Nesse seguimento, acabou que o pai de Virgulino Ferreira, um almocreve, esforçado trabalhador de pequena gleba, foi atingido por uma chamada volante de cachimbos que, como se sabia, era força móvel policial, arregimentada a partir de quadros de jagunçada de chefes políticos de cada província sertaneja, ora fardados ora paisanos. Para uns era a lei e a ordem no sertão; para outros, ordem intrínseca a uma estrutura anárquica, isto é, de precária ordem ou disposição legal a partir de detentores de vastos latifúndios rurais onde se praticavam tipos de cultura que não exigiam grande investimento. Bastavam as guardas pessoais ou capangagem bem armadas.

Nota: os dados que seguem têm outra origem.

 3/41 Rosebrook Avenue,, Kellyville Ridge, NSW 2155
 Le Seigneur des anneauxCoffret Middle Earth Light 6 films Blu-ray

A inserção de Lampião como líder de bando, na expectativa dos sertanejos, era que ele não duraria muito tempo de ação, no entanto, por inegáveis “qualidades” de estratego e gestor de pelotões “do mal” nômades, conservou-se na luta por duas décadas. Ora arrostando coronéis internados na caatinga com imensas glebas, a partir de astuciosas aproximações, para poder fazer acampadas nesses territórios particulares, ora agredindo quem não colaborava ou traísse acordos precários claramente para atemorizar pequenos ou maiores donos de roçados, protetores de povoados, para que assegurassem os segredos de coito.
Muito dessa história pode absorvida em prazerosas leituras, a mencionar, de início, o mestre Luís da Câmara Cascudo, com as deleitosas análises etnográficas; também as linhas de pesquisa do escritor Honório de Medeiros, potiguar; as páginas eletrônicas de Rostand Medeiros; obras de Frederico Pernambucano; de Antônio Amauri; João de Sousa Lima, de Paulo Afonso; Oleone Fontes e José Bezerra Irmão, baianos; a filmografia de Aderbal Nogueira; livros de Sabino Basseti; Vera Ferreira; artigos do Blog Cariri Cangaço, de Manoel Severo; os folhetins do poeta Patativa do Assaré, entre outros narradores dessa história ímpar do chão nordestino.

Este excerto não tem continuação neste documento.